== Segment start ==

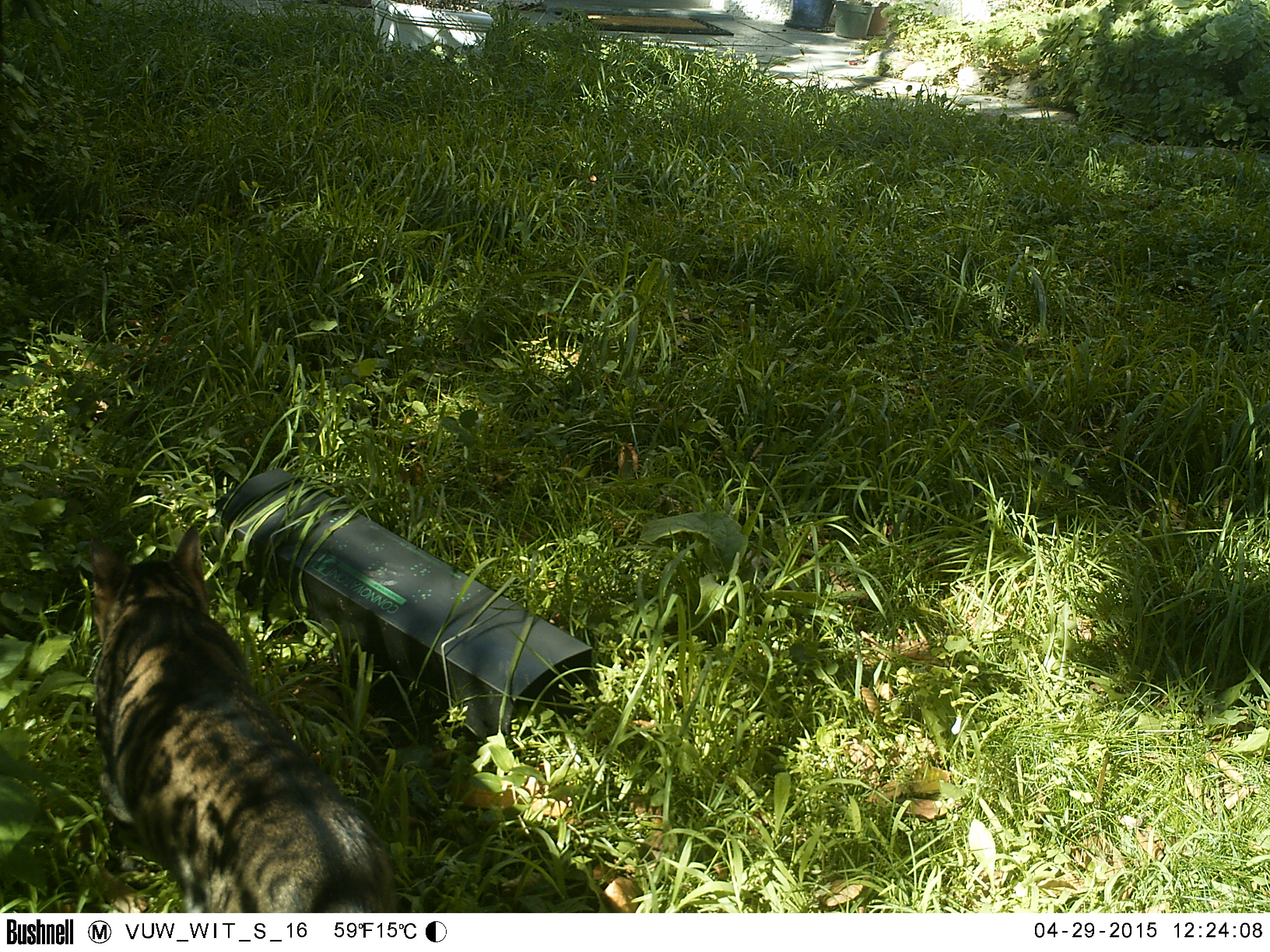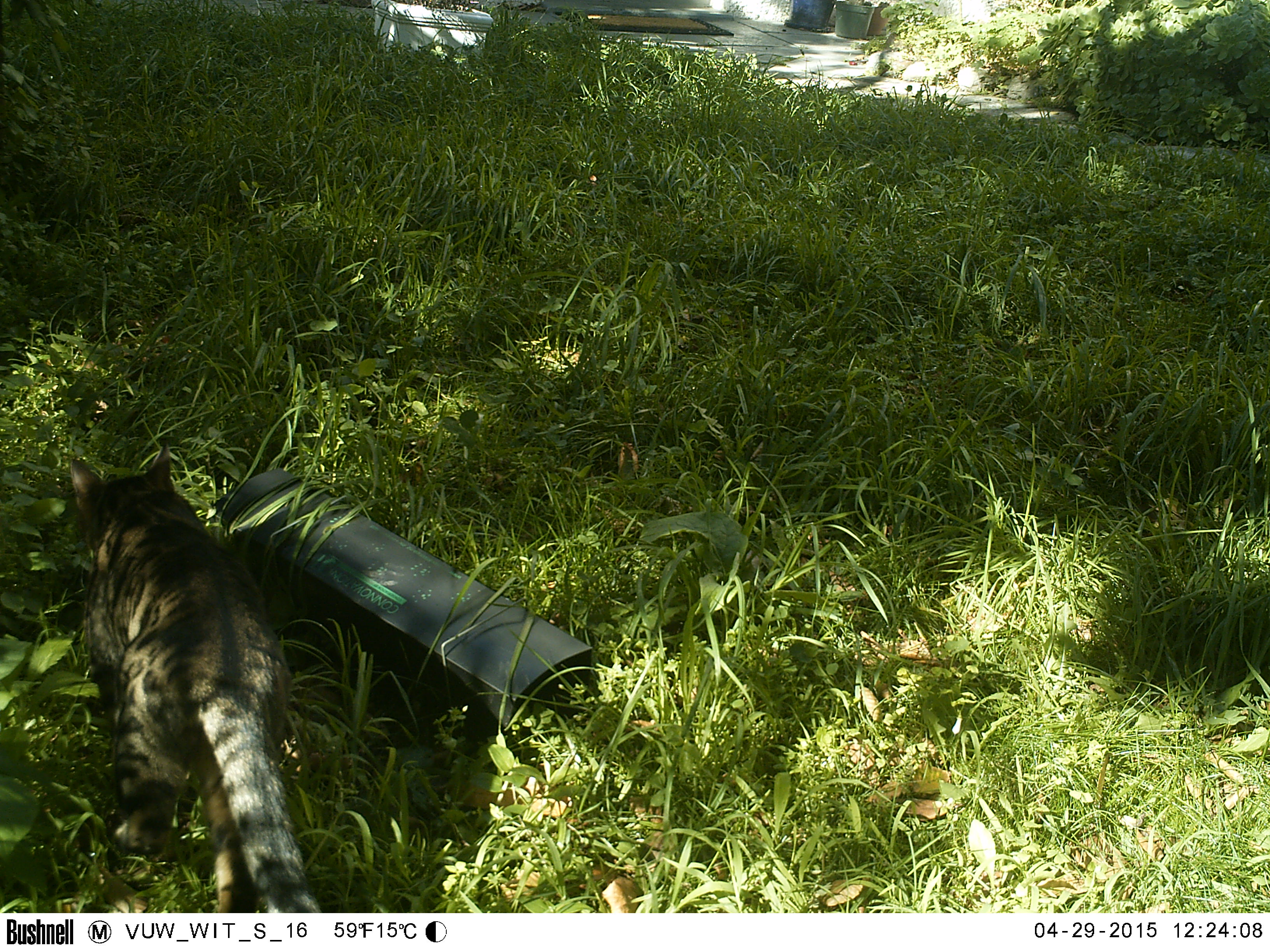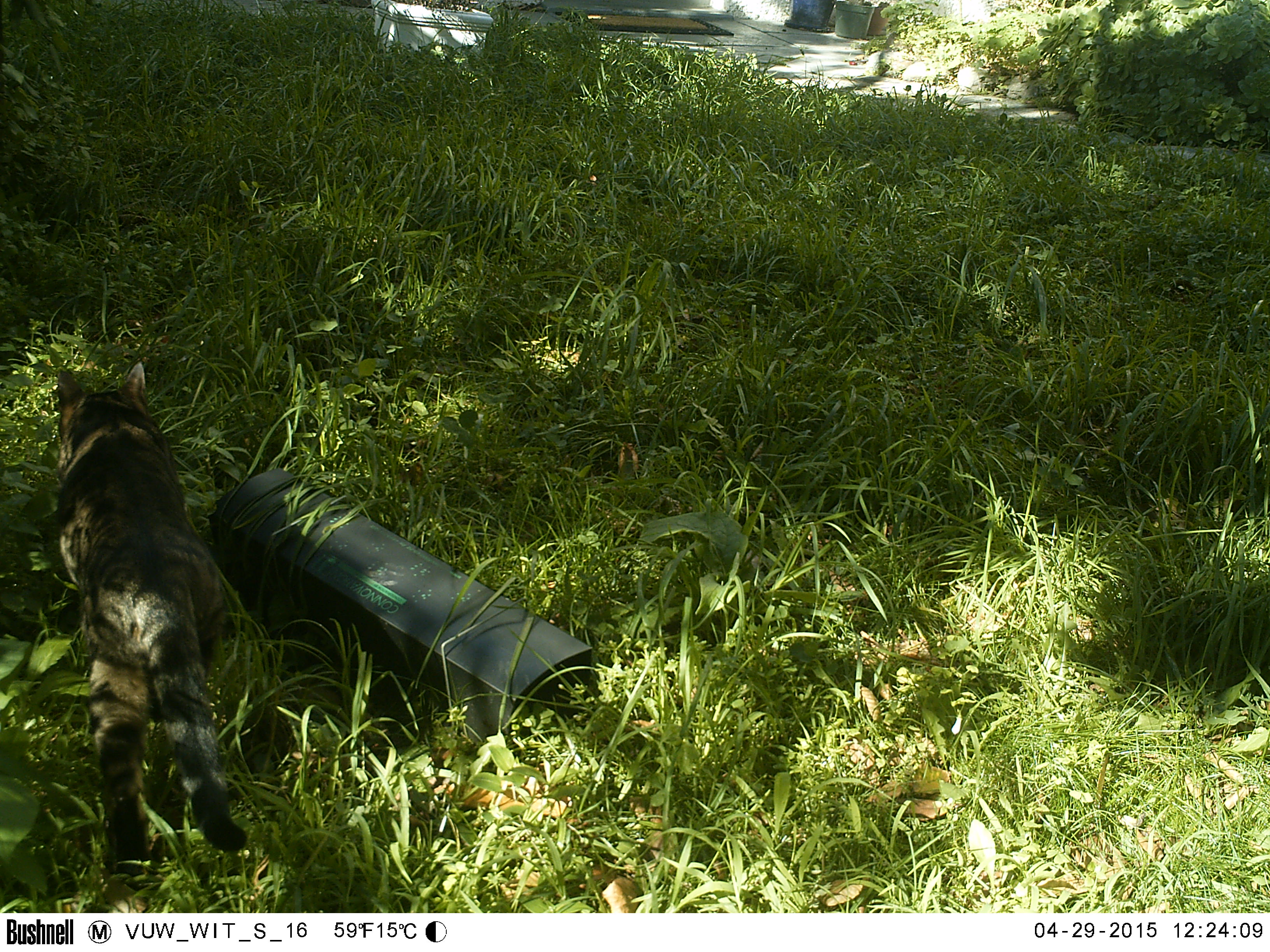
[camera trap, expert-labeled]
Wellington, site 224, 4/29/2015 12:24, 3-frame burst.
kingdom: Animalia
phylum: Chordata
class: Mammalia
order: Carnivora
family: Felidae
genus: Felis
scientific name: Felis catus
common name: cat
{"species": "cat (Felis catus)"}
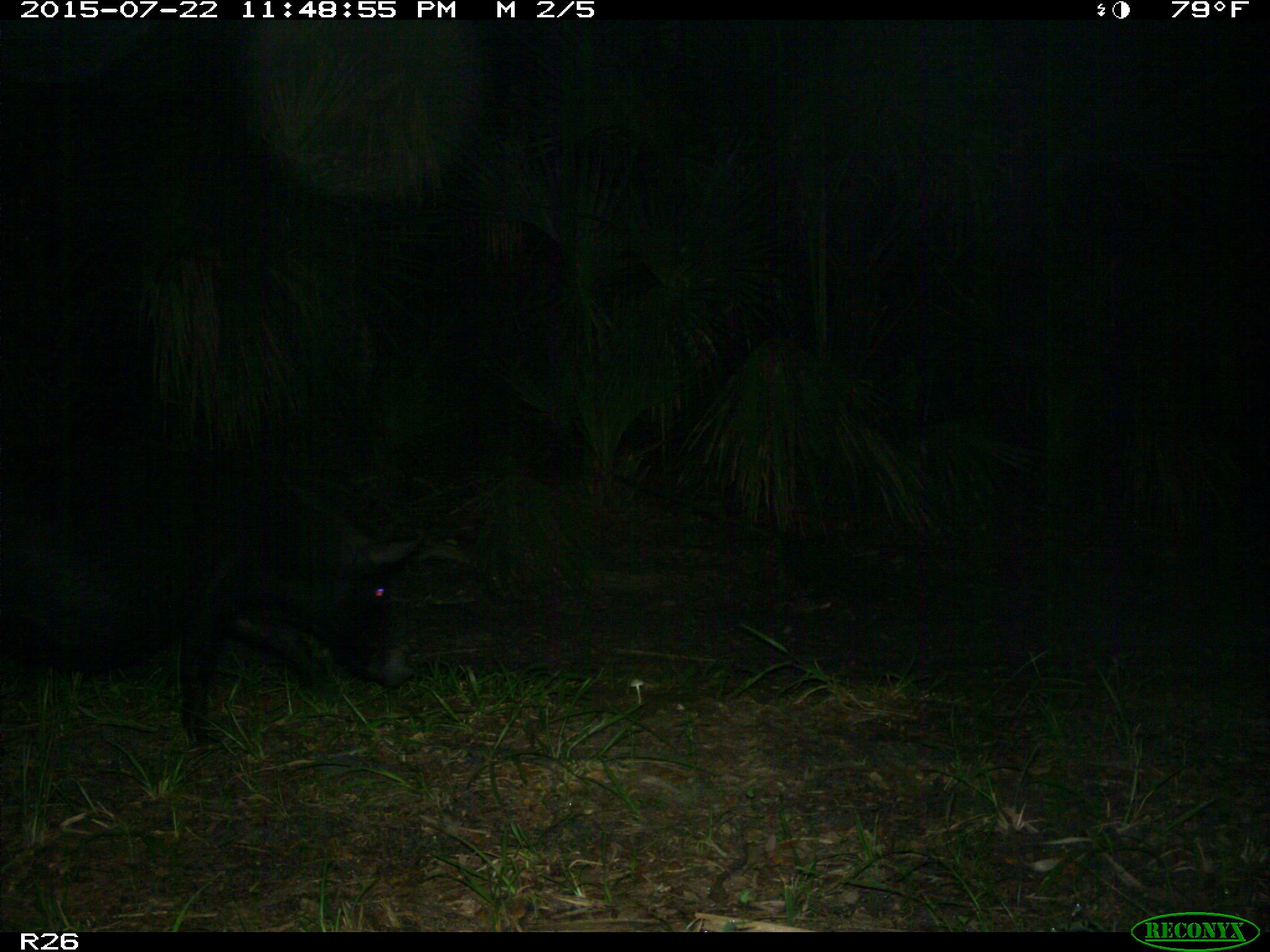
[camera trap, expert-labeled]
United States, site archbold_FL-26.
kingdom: Animalia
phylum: Chordata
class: Mammalia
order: Artiodactyla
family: Suidae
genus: Sus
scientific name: Sus scrofa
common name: wild boar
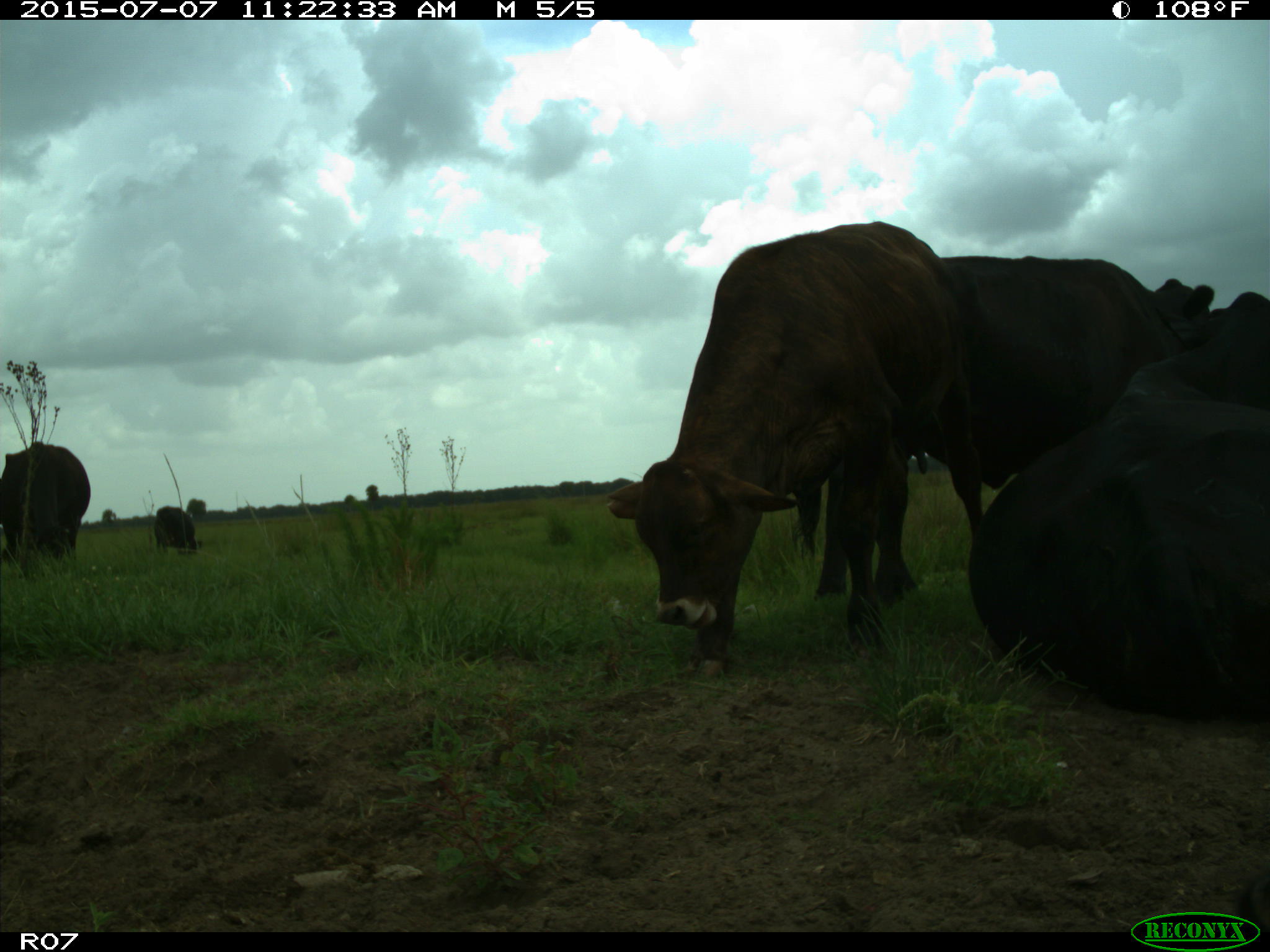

== Segment end ==

Word for word, write out each line of the records, but leave the pictures behind.

[camera trap, expert-labeled]
Wellington, site 224, 4/29/2015 12:24, 3-frame burst.
kingdom: Animalia
phylum: Chordata
class: Mammalia
order: Carnivora
family: Felidae
genus: Felis
scientific name: Felis catus
common name: cat
{"species": "cat (Felis catus)"}
[camera trap, expert-labeled]
United States, site archbold_FL-26.
kingdom: Animalia
phylum: Chordata
class: Mammalia
order: Artiodactyla
family: Suidae
genus: Sus
scientific name: Sus scrofa
common name: wild boar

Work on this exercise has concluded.